Bieg Zaślubin już po raz kolejny udowodnił, że początek sezonu na Pomorzu Zachodnim rozpoczyna się właśnie w Kołobrzegu!
Relacja Łukasza Sobczyka
Po raz drugi frekwencja biegu przekroczyła 1000 biegaczy, plasując Kołobrzeski Bieg w ścisłej czołówce biegów na 15 km w Polsce. Takich nietypowych biegów, bo dystans 15 km uważany jest przez biegaczy za nietypowy, jest Polsce ponad 50.
W tym roku karty mieli rozdawać biegacze z Kenii i Ukrainy. I na trasie tak było, ale całe podium należało jednak do biegaczy z Ukrainy.
Pierwszy finiszujący z gości ze Wschodu, a był nim Sergii Ukrainets, nie mógł uwierzyć, że prowadzi. Przez cały bieg zmagał się z dwoma Kenijczykami, a Ci na ostatniej pętli.... wyraźnie go wyprzedzili. Niestety okazało się że Kenijczycy zamiast finiszować, pobiegli zwiedzać Kołobrzeg.

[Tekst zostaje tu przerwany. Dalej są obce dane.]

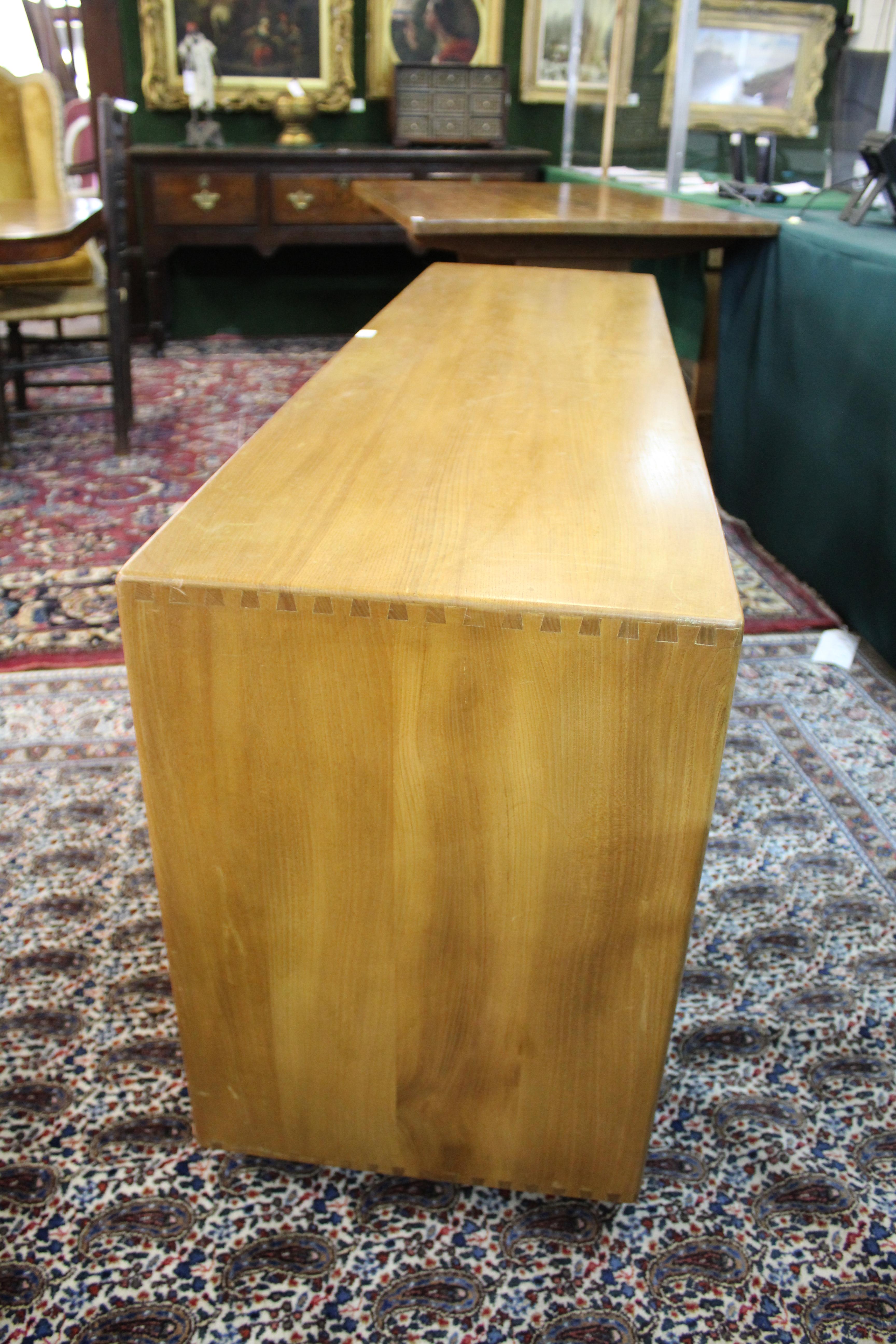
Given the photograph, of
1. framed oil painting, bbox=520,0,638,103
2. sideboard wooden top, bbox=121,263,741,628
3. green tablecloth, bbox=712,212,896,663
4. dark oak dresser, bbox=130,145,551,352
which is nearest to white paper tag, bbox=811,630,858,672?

A tak poważnie, zostali źle pokierowani na jednym z punktów i zanim zorientowali się nadrobili spory dystans. Do mety dobiegli dopiero pod koniec piątej dziesiątki. Zwycięstwo mieli pewne pomimo tego, że dzień wcześniej triumfowali w Maniackiej Dziesiątce w Poznaniu i mogli odczuwać przemęczenie.
Organizatorzy honorowo załatwili ten przykry dla nich incydent i pomimo, że Afrykanie nie wygrali biegu, to i tak zostali uhonorowani finansowo tak jakby zajęli dwa czołowe miejsca.
Dla zwycięzców - zarówno pierwszej kobiety pierwszego mężczyzny - po raz pierwszy w historii biegu przyznano „Pierścień Biegu Zaślubin”. Miejmy nadziej, że będzie to już tradycją imprezy, bo posrebrzany sygnet z zatopionym w bursztynie herbem Miasta Kołobrzeg prezentował się okazale. Zazdrościmy!
Zamiast tradycyjnych szablonowych pucharów, dla zwycięzców organizator przygotował także specjalne odlewane trofea prezentujące symbol biegu, czyli „Pomnik Zaślubin z Morzem”, Będzie to na pewno miła pamiątka z Kołobrzegu.
Pełne wyniki biegu znajdziecie tradycyjnie w festiwalowym KALENDARZU IMPREZ.
Pogoda jak to w Kołobrzegu wczesną wiosną dało się odczuć powiewem zimnego powietrza znad morza. Ważne, że nie padało jak to było rok temu.
Trasa biegu został znacznie zmieniona w stosunku do poprzednich lat. Zmieniono kierunek biegania przez co większość trasy była z wiatrem. Teoretycznie stwarzało to lepsze warunki do osiągania dobrych czasów. Bieg odbył się na 3 pętlach, ale też ze zmianą. Na początek dwie większe i na koniec jedną krótszą z długim, prostym ponad 800-metrowym odcinkiem idealnym do finiszu.
Choć dla wielu taki długi finisz okazał się wyczerpujący.
Warto nadmienić, ale dzień wcześniej w Kołobrzegu zapoczątkowano lokalnie cykl parkun. Jest to już 20 lokalizacja tego ogólnoświatowego projektu w Polsce. Pierwszy bieg na dystansie 5km pokonało nieco ponad 40 biegaczy. Pewnie wielu nie chciało się eksploatować przed biegiem głównym, a szkoda, bo sobotnie zawody to znakomity trening do wszystkiego! Polecam i zapraszam!
A za rok jubileuszowy - 30. Bieg Zaślubin. Jaki będzie? Poczekamy, zobaczymy!